The Importance of Legacy in the Histories of Mycologists

By Nathan Smith

How many animals can you name? How many plants? The answer to both questions is probably quite a few and, indeed, the total would probably number in the hundreds for both were you to sit down and list them out. Now, how many fungi? Chances are this list would be considerably shorter and likely filled out with non-specific terms such as mould or yeast, which describe shapes of an organism rather than the organism itself. If this is the case, you wouldn’t be alone. Even our collective scientific knowledge is uncertain: conservative estimates of the total number of species predicted we know less than 2% of fungal species.

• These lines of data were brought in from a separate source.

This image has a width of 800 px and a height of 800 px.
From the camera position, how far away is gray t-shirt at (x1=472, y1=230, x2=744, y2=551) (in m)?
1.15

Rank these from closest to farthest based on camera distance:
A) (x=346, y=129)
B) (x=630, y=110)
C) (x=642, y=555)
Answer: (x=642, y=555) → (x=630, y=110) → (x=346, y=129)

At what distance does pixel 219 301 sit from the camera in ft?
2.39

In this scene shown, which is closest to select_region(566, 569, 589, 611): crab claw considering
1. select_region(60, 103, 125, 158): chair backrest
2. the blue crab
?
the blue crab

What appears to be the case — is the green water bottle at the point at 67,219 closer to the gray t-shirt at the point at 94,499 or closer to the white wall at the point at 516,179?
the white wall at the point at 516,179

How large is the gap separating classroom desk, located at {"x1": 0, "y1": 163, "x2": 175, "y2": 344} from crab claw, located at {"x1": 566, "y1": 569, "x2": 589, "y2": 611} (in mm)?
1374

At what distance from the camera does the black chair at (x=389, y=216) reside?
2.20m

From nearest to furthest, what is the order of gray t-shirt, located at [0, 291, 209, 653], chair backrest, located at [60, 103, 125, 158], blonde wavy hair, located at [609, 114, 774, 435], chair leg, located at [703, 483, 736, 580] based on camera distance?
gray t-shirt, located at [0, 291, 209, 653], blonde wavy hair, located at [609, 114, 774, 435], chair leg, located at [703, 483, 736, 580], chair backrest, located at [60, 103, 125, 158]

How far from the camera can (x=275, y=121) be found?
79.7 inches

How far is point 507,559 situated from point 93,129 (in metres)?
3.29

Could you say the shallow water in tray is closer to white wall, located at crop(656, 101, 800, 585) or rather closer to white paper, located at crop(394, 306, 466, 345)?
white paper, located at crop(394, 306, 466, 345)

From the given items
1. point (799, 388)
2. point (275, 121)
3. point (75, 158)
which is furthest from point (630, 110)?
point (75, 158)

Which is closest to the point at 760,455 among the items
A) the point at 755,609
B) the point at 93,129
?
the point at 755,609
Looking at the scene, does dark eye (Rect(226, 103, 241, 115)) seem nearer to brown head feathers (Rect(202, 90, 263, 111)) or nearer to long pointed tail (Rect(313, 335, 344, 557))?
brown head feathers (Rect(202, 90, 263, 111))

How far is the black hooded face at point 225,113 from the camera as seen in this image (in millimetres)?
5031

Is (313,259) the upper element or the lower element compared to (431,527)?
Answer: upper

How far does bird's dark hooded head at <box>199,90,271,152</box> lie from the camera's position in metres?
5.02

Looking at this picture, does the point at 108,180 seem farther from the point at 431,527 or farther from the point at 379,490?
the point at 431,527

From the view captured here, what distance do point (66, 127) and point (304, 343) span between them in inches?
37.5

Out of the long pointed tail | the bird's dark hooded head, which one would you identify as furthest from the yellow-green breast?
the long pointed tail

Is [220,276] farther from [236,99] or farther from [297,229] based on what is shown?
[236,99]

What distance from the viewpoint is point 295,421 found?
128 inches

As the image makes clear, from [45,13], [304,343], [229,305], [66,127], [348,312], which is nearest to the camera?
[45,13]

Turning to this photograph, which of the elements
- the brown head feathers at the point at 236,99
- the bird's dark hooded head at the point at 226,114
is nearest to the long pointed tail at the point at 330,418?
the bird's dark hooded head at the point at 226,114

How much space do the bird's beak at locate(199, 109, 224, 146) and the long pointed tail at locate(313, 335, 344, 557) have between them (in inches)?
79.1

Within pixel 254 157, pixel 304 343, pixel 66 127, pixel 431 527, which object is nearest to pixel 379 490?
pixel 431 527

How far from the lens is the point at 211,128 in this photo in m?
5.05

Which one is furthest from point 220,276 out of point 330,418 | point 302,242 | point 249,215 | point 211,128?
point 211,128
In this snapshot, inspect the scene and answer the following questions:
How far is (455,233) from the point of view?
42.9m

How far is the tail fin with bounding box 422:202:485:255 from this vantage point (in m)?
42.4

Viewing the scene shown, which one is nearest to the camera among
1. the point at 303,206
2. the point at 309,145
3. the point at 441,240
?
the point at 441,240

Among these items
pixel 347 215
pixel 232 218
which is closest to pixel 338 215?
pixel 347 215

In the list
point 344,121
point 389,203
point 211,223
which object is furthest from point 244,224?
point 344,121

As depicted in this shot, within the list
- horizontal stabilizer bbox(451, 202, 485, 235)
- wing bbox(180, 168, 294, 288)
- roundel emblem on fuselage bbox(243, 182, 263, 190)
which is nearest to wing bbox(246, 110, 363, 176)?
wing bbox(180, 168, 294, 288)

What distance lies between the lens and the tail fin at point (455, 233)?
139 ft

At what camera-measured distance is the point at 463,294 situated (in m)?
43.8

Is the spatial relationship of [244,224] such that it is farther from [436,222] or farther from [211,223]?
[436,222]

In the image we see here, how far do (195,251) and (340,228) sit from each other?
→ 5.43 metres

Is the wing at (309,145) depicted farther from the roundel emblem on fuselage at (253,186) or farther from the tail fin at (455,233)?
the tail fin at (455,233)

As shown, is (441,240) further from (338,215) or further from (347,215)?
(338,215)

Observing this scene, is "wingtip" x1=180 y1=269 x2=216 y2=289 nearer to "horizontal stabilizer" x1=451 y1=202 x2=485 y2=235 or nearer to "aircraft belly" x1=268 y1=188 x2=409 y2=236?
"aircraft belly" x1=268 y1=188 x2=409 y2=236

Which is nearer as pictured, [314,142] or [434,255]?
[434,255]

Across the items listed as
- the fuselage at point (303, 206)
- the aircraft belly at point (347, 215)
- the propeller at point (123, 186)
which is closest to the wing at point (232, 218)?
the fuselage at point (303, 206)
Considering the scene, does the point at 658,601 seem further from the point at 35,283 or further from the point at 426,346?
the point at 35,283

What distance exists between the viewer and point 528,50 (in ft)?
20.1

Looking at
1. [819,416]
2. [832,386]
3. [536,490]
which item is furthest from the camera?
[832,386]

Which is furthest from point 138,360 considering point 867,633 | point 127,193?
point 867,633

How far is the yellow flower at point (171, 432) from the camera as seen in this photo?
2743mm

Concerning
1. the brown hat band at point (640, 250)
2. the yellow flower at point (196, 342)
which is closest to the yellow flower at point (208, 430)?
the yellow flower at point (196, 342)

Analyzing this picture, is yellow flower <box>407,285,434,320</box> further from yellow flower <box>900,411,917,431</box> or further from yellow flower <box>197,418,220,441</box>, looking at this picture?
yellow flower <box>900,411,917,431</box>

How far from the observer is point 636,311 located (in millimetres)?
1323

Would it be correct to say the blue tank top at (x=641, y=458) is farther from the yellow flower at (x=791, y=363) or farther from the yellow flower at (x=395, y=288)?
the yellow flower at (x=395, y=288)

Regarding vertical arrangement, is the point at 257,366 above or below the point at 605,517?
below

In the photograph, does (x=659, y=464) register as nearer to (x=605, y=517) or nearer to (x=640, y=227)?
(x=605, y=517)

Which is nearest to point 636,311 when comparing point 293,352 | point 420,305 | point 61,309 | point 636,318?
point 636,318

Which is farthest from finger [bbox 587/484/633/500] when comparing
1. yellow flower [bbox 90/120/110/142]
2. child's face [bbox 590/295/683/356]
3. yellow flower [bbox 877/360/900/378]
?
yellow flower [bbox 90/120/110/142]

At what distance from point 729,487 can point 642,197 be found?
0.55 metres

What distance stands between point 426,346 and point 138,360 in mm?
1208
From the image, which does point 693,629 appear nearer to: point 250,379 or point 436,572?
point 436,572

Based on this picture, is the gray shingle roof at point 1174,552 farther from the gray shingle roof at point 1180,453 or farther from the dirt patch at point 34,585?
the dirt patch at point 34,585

This difference is arguably due to history. Whilst giants of natural history such as Carl Linnaeus and Charles Darwin did much to revolutionise and popularise botany and zoology, it is also true they were guilty of neglecting the fungal kingdom. Instead, the study and description of fungi came about much later in all together humbler circumstances. Within British mycology, Rev. Miles Joseph Berkeley is often credited as the “founding father” of the discipline. And yet, during Berkeley’s the discipline remained one of isolated individuals bound together by correspondence and the yearly Woolhope Foray—a primarily social event.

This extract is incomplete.